When the diagnosis was confirmed as stage three but treatable, the relief was enormous. "It was like a ton of bricks falling off my shoulders," Annie recalls. There was hope — and the possibility of more years, depending on how she responded to treatment.
Lessons From the Other Side
Looking back over the years since, Annie identifies several things she learned. The first is the importance of Christian community. "We need others. We can't do this kind of life without brothers and sisters who pray, who are there when we need a meal or someone to come to an appointment."
The second is God's mercy. "He's a God who has compassion on us whether we've done right or wrong. If we call on him, he shows mercy — over and over and over again."
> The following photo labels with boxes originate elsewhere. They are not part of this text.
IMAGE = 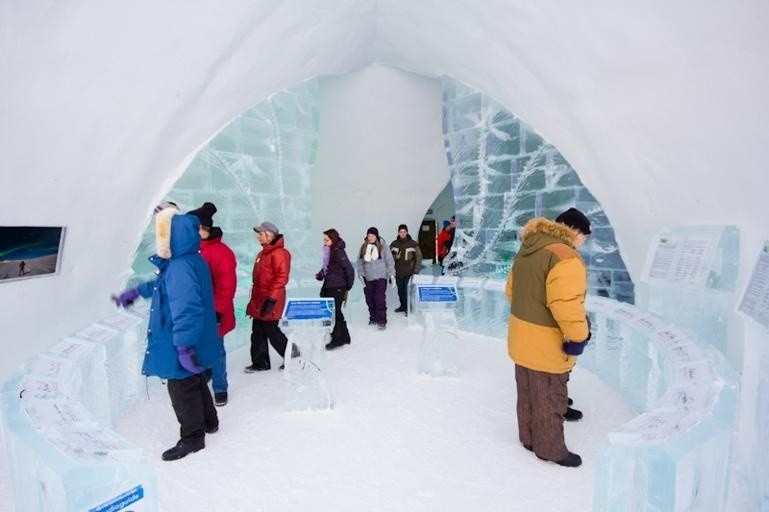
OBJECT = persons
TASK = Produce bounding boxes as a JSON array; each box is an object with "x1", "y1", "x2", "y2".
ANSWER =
[
  {"x1": 183, "y1": 202, "x2": 237, "y2": 408},
  {"x1": 358, "y1": 228, "x2": 397, "y2": 329},
  {"x1": 246, "y1": 220, "x2": 301, "y2": 373},
  {"x1": 435, "y1": 220, "x2": 451, "y2": 275},
  {"x1": 449, "y1": 215, "x2": 456, "y2": 251},
  {"x1": 390, "y1": 225, "x2": 423, "y2": 315},
  {"x1": 17, "y1": 260, "x2": 26, "y2": 277},
  {"x1": 502, "y1": 204, "x2": 592, "y2": 471},
  {"x1": 315, "y1": 228, "x2": 355, "y2": 350},
  {"x1": 563, "y1": 395, "x2": 584, "y2": 422},
  {"x1": 110, "y1": 207, "x2": 223, "y2": 462}
]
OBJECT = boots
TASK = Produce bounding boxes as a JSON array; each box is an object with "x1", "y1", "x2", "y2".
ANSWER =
[{"x1": 326, "y1": 321, "x2": 350, "y2": 348}]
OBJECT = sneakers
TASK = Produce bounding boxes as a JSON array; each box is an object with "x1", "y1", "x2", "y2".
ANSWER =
[
  {"x1": 368, "y1": 317, "x2": 377, "y2": 328},
  {"x1": 215, "y1": 392, "x2": 228, "y2": 405},
  {"x1": 377, "y1": 323, "x2": 385, "y2": 331},
  {"x1": 394, "y1": 306, "x2": 406, "y2": 312},
  {"x1": 567, "y1": 399, "x2": 572, "y2": 405},
  {"x1": 536, "y1": 452, "x2": 582, "y2": 467},
  {"x1": 244, "y1": 364, "x2": 260, "y2": 373},
  {"x1": 562, "y1": 408, "x2": 582, "y2": 421}
]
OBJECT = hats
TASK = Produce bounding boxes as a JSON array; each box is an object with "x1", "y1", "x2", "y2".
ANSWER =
[
  {"x1": 398, "y1": 224, "x2": 407, "y2": 232},
  {"x1": 253, "y1": 221, "x2": 278, "y2": 237},
  {"x1": 367, "y1": 227, "x2": 378, "y2": 238},
  {"x1": 186, "y1": 203, "x2": 216, "y2": 229},
  {"x1": 444, "y1": 221, "x2": 450, "y2": 228},
  {"x1": 154, "y1": 202, "x2": 180, "y2": 215},
  {"x1": 555, "y1": 208, "x2": 590, "y2": 234}
]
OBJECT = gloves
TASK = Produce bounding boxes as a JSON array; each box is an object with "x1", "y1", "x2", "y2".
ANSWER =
[
  {"x1": 316, "y1": 272, "x2": 323, "y2": 280},
  {"x1": 389, "y1": 275, "x2": 396, "y2": 289},
  {"x1": 112, "y1": 288, "x2": 140, "y2": 308},
  {"x1": 359, "y1": 275, "x2": 367, "y2": 288},
  {"x1": 563, "y1": 341, "x2": 584, "y2": 354},
  {"x1": 261, "y1": 299, "x2": 275, "y2": 317},
  {"x1": 177, "y1": 346, "x2": 205, "y2": 375},
  {"x1": 413, "y1": 268, "x2": 419, "y2": 274}
]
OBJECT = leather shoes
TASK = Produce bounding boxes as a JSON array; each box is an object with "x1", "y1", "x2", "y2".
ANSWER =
[{"x1": 161, "y1": 440, "x2": 205, "y2": 461}]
And the third is God's faithfulness — his willingness to step into desperate situations and, in Annie's words, "rescue me" in ways she describes as miraculous.
"God is not just someone who wants us to obey rules," she says. "He's a good father. Jesus is a good friend. And he cares for us."
How to Help Someone With Cancer
Annie offers practical guidance for those wanting to support someone through cancer. Every person is different, so the best starting point is simply to ask: how would you like to be supported? What would you appreciate?
Words of encouragement and cards make a real difference. She recalls a package from her prison chaplaincy colleagues and the prisoners she had worked with — handwritten messages about what she meant to them, along with a painted picture. "It was fantastic. It really made such a difference."
She also suggests being sensitive to what the person might need socially. They may feel insecure about being in public spaces, especially with a compromised immune system. Offer to sit with them. And importantly, do not make every conversation about the cancer.
"It's really helpful sometimes to hear about someone else's life, their problems and situations," Annie says. "It can become so inward-focused that it's unhealthy. Sharing your own life with that person can actually refocus them."
A Final Word
Annie closes with a message for anyone currently facing cancer: "Put your hope in a God who really cares for you. He cares. He knows what you are going through, and he can help you. Please pray to him and read his word."
It is a simple encouragement, born from lived experience. No platitudes. No easy answers. Just the steady testimony of someone who walked through the worst and found God closer than ever.
If you are walking through something difficult right now, what would it look like to invite God into it today?